Dimensionality Reduction in Python
How feature extraction techniques can reduce dimensionality
This is a tutorial to share what I have learnt in Dimensionality Reduction in Python, capturing the learning objectives as well as my personal notes. The course is taught by Jerone Boeye from DataCamp, and it includes 4 chapters.
High-dimensional datasets have high complexity and can be computationally expensive to process. Reduce dimensionality by dropping features that are duplicate of other features, dropping irrelevant features, and using feature extraction techniques (through the calculation of uncorrelated principal components).

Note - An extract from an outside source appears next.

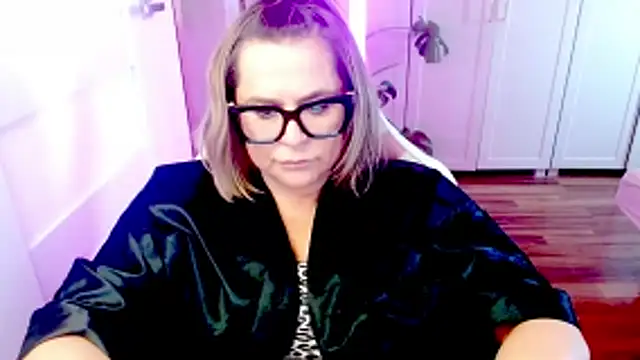 แชท XXX สดของ teaseDiana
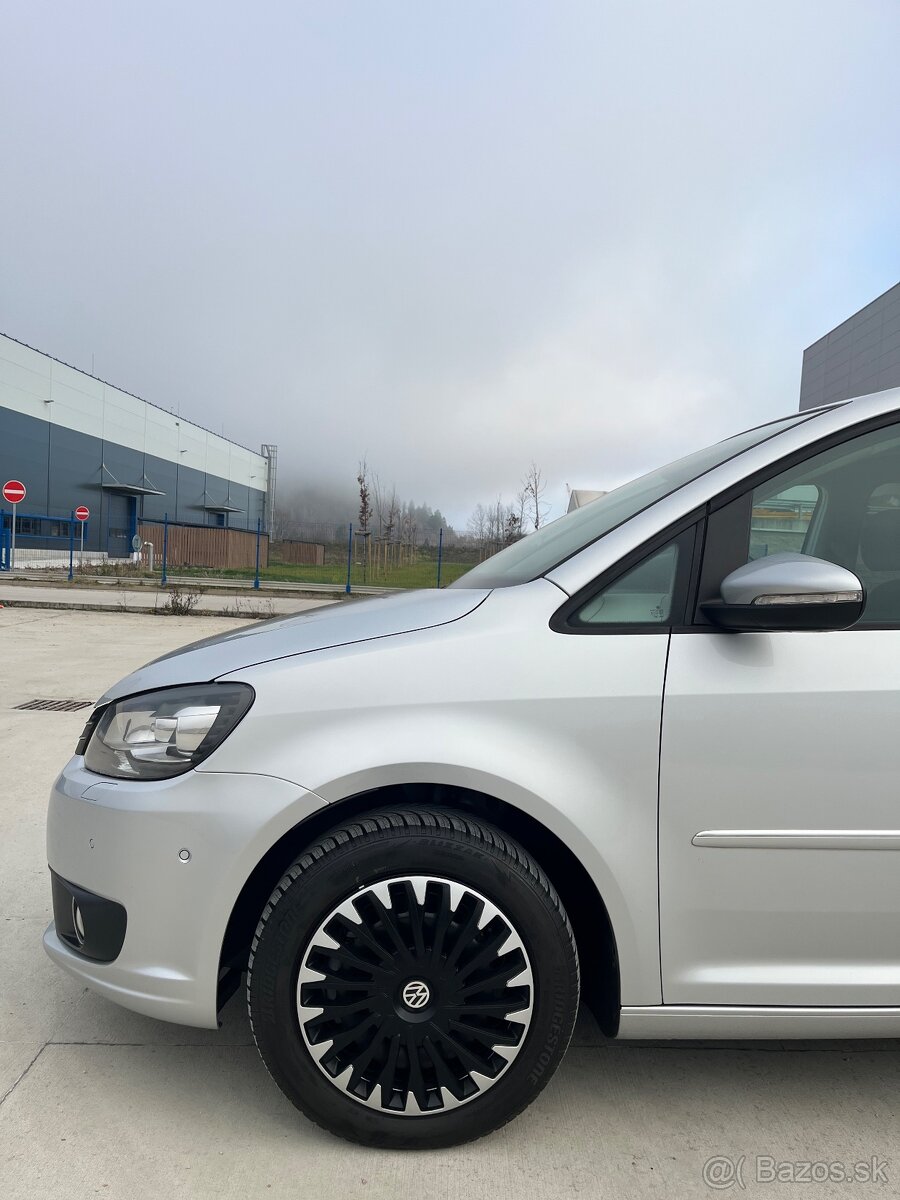 VW Touran 2.0TDI Higline 7miestny - 9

I have learnt the following topics:
- Why dimensional reduction is important and when to use it
- How to explore high dimensional data
- How to identify duplicate features (high correlation in correlation matrix)
- How to identify useless features (with little or no variance)

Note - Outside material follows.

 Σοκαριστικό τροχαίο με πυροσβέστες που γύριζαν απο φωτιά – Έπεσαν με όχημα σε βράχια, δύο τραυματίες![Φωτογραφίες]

- Remove unimportant features
- Difference between feature selection and feature extraction — advantages and disadvantages
- High dimensional data exploration with t-SNE and PCA
- The curse of dimensionality
- Use models to find important features, eg. using Random Forest to find feature importance
- Regualization in linear models using LassoCV
- Understand and apply principal component analysis (PCA), and using PCA in a pipeline
- Example of PCA in image compression
More notes and codes can be found on my GitHub.
Overall, I have enjoyed learning this course and would highly recommend it!